● Aufgabe: Schreib aus dem Text über die verkrümmte Frau den Abschnitt wortgetreu ab, der mit den Worten „Dieser kranken Frau“ beginnt und mit „passiert jetzt auch.“ endet.

● Vorliegender Text:
Dieser kranken Frau wird vom Sohn Gottes Heilung für ihr Leiden verheißen, aber das reicht offensichtlich nicht. So, wie es anscheinend auch nicht reicht, dass jeden Sonntag in Deutschland von Tausenden von Kanzeln den Menschen die Botschaft von der Liebe Gottes verkündet wird. Das »Wort allein« scheint selbst bei Jesus nicht genug zu sein. Zumindest nicht bei einer verkrümmten Persönlichkeit, die nicht mehr damit rechnet, dass sie Heilung erfahren kann. Deren Erwartung so gering ist, dass sie inzwischen eine Art Schutzschild um sich aufgebaut hat. Es braucht mehr. Und genau das passiert jetzt auch.

● Aufgelistete Einträge:
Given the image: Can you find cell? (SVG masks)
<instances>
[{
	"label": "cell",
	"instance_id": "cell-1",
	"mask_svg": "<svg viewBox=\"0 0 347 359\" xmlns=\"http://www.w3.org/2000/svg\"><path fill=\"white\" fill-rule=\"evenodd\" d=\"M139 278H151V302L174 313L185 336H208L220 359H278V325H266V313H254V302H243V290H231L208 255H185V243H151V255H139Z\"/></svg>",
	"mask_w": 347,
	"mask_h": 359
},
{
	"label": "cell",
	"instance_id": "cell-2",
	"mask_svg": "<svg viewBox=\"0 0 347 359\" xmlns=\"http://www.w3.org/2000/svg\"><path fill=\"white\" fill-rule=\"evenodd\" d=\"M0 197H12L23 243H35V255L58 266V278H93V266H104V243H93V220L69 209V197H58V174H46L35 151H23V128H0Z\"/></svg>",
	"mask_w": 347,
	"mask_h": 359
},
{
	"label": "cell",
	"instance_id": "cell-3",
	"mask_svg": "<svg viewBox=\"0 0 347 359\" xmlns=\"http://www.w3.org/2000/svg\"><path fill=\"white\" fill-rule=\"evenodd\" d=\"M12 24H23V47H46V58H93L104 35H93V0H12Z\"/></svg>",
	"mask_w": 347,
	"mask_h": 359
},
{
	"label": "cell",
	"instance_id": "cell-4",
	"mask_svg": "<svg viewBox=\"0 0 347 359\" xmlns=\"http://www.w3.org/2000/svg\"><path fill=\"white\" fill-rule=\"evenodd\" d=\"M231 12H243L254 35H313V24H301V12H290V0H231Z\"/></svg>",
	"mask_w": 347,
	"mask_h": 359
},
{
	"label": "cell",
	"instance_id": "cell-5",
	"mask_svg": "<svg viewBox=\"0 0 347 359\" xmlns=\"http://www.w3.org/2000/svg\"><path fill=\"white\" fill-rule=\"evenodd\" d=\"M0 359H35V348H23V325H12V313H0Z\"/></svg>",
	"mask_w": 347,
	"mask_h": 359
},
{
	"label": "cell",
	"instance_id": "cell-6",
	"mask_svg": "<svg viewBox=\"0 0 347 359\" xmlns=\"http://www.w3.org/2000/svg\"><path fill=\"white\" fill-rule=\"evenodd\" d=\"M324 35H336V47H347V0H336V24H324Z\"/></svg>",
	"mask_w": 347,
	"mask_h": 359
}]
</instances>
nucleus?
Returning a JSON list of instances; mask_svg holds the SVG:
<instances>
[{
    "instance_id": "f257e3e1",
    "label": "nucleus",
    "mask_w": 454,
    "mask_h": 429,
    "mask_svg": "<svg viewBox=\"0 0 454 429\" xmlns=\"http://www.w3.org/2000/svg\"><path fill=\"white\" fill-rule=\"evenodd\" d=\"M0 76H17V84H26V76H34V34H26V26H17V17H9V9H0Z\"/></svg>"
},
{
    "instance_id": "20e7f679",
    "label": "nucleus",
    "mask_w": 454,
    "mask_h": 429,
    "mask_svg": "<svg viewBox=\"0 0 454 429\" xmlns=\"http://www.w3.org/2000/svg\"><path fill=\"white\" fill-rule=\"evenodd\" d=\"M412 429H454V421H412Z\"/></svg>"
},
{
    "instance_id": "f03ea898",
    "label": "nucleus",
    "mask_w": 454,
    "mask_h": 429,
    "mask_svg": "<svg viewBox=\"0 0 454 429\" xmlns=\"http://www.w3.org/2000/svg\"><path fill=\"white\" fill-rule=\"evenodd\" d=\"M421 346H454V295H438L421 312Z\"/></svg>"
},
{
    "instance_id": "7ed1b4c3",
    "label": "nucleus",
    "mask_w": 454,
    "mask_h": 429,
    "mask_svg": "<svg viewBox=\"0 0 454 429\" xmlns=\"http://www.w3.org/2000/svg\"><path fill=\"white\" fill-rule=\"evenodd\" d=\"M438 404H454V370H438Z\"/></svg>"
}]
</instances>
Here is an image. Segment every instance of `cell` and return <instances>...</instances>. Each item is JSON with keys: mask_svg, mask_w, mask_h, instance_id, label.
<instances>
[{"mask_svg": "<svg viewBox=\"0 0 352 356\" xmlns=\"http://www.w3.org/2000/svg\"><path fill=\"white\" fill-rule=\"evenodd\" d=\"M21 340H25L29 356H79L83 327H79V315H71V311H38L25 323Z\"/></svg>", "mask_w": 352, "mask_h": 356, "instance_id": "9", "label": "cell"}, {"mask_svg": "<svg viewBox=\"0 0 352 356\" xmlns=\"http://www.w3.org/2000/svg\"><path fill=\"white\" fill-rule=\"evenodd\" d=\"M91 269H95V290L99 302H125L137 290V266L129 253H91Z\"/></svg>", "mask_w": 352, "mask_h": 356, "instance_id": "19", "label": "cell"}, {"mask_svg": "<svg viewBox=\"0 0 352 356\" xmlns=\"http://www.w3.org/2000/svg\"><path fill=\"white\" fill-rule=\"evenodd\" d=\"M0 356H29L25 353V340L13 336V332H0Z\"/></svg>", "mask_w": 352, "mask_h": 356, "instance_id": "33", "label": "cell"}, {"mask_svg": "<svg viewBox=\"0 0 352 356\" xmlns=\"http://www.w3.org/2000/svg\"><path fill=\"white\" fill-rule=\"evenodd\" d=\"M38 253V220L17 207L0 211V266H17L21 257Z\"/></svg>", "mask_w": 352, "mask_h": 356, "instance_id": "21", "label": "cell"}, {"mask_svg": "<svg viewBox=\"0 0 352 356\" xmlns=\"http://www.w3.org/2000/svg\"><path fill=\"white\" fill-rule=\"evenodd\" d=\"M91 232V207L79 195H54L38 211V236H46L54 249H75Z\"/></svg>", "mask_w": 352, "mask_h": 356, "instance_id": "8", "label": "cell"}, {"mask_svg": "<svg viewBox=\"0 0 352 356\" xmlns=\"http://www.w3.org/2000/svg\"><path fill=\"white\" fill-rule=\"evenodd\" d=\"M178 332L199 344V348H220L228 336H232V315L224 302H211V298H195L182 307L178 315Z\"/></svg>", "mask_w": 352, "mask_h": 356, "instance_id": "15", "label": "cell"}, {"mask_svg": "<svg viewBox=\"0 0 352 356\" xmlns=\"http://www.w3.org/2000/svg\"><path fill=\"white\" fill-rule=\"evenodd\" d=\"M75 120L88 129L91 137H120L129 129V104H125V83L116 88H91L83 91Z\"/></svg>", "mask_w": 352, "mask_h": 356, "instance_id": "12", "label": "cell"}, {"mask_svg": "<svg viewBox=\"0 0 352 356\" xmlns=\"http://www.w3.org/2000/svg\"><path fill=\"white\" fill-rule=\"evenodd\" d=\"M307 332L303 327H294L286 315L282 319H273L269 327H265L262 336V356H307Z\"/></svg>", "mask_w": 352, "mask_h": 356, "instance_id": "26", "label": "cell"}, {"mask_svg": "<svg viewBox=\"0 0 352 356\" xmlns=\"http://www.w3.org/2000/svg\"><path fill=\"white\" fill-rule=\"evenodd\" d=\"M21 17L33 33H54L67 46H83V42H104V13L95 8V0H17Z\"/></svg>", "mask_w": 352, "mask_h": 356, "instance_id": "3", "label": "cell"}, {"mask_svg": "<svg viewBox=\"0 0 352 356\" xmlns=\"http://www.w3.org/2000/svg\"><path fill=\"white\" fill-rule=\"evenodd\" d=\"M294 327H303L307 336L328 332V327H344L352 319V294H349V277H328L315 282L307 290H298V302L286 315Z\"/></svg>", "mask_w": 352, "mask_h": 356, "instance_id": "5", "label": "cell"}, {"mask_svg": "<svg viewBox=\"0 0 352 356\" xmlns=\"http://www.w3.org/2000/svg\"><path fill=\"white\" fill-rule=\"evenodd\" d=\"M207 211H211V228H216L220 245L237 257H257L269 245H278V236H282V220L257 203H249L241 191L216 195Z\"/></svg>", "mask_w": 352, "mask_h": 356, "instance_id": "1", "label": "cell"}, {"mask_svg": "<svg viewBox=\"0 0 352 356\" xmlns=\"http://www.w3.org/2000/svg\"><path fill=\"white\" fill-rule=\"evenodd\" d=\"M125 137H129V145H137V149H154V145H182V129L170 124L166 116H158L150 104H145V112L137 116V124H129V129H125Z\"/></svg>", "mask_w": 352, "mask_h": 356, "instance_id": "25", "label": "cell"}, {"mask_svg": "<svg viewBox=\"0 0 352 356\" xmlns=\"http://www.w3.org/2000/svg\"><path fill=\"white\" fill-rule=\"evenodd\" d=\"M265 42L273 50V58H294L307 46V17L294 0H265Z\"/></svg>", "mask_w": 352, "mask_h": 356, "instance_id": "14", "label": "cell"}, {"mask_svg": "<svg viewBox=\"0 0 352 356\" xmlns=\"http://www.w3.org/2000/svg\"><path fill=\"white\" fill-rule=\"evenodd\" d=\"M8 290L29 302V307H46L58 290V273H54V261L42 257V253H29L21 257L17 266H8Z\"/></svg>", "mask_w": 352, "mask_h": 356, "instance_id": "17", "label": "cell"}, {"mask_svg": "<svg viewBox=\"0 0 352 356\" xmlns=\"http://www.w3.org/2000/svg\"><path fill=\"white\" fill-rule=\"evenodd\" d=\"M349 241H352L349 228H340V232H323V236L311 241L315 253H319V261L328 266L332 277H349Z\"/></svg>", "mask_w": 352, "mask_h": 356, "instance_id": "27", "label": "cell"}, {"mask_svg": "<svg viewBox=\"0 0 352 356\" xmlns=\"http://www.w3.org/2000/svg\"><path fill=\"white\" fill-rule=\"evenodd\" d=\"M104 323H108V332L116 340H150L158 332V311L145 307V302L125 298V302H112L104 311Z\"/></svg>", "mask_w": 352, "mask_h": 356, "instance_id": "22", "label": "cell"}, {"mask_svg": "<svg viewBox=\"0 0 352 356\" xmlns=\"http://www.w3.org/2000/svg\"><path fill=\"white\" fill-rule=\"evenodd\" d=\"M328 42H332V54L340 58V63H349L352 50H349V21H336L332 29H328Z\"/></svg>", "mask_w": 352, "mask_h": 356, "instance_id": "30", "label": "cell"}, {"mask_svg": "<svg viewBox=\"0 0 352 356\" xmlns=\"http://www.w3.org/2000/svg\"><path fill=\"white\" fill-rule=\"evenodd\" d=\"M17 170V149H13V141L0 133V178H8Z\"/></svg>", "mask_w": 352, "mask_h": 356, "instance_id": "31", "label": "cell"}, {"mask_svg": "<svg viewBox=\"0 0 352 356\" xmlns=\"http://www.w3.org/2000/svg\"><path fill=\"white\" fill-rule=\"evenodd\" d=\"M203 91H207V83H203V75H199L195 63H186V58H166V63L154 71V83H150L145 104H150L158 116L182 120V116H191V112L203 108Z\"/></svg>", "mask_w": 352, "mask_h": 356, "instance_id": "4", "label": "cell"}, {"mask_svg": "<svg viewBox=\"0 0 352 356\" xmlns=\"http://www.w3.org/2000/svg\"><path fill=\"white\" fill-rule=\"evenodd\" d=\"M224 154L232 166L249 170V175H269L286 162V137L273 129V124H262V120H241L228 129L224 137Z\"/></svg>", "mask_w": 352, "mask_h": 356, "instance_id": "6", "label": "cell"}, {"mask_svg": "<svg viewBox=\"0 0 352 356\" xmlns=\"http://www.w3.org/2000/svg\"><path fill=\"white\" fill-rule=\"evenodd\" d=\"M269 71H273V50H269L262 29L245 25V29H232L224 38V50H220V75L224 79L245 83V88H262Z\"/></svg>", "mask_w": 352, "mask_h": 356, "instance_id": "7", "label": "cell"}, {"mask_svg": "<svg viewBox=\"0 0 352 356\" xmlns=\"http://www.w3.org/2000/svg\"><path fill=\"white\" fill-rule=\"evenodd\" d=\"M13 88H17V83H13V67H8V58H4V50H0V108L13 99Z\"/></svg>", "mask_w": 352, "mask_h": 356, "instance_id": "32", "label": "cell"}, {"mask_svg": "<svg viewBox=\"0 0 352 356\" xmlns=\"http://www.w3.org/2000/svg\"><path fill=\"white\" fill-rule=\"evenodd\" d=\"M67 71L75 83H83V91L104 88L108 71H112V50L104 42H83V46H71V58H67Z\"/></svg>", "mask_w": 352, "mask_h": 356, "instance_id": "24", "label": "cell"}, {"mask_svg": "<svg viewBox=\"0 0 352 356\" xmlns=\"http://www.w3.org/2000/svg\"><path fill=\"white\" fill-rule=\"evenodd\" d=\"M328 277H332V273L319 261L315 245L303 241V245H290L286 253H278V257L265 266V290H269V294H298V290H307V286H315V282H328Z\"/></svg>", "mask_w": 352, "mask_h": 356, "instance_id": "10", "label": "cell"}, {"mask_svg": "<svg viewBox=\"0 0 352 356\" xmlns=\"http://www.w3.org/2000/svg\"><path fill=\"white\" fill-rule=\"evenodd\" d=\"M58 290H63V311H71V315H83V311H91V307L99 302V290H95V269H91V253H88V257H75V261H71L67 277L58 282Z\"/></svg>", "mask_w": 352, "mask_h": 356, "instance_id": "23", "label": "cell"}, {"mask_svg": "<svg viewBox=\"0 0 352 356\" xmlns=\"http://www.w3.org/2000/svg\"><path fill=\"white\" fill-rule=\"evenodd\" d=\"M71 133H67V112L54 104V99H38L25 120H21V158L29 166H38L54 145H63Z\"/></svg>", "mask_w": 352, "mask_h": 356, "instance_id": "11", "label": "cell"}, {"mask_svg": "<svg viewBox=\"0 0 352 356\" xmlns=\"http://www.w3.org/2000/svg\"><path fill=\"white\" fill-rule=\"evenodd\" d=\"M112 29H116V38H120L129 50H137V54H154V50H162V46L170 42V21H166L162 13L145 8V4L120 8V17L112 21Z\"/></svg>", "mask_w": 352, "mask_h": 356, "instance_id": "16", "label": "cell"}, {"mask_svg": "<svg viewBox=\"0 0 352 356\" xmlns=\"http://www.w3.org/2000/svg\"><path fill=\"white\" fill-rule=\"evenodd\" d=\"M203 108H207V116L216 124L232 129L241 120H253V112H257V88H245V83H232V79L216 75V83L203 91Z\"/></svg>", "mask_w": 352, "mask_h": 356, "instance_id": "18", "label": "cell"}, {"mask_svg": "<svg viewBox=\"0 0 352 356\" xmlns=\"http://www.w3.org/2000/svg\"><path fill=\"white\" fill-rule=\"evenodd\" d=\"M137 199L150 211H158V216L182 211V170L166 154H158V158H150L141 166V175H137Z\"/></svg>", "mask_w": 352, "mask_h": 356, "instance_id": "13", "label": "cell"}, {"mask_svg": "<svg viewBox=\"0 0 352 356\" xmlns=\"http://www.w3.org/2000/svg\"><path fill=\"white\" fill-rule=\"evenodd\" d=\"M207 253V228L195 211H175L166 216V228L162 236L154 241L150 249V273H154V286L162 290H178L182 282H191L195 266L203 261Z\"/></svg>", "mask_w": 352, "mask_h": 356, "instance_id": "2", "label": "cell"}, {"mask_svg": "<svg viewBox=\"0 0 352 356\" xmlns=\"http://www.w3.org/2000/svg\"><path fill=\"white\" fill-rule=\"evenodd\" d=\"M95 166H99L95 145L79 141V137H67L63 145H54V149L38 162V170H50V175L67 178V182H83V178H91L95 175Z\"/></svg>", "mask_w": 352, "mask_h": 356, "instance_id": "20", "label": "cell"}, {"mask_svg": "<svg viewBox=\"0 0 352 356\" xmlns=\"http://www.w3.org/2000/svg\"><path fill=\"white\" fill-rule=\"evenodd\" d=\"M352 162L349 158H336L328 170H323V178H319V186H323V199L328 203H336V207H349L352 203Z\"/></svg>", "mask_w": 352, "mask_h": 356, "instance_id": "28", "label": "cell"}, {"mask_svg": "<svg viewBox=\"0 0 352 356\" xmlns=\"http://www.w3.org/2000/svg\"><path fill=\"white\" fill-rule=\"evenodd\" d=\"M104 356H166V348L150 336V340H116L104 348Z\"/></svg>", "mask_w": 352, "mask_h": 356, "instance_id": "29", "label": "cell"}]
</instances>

● Antwort:
Dieser kranken Frau wird vom Sohn Gottes Heilung für ihr Leiden verheißen, aber das reicht offensichtlich nicht. So, wie es anscheinend auch nicht reicht, dass jeden Sonntag in Deutschland von Tausenden von Kanzeln den Menschen die Botschaft von der Liebe Gottes verkündet wird. Das »Wort allein« scheint selbst bei Jesus nicht genug zu sein. Zumindest nicht bei einer verkrümmten Persönlichkeit, die nicht mehr damit rechnet, dass sie Heilung erfahren kann. Deren Erwartung so gering ist, dass sie inzwischen eine Art Schutzschild um sich aufgebaut hat. Es braucht mehr. Und genau das passiert jetzt auch.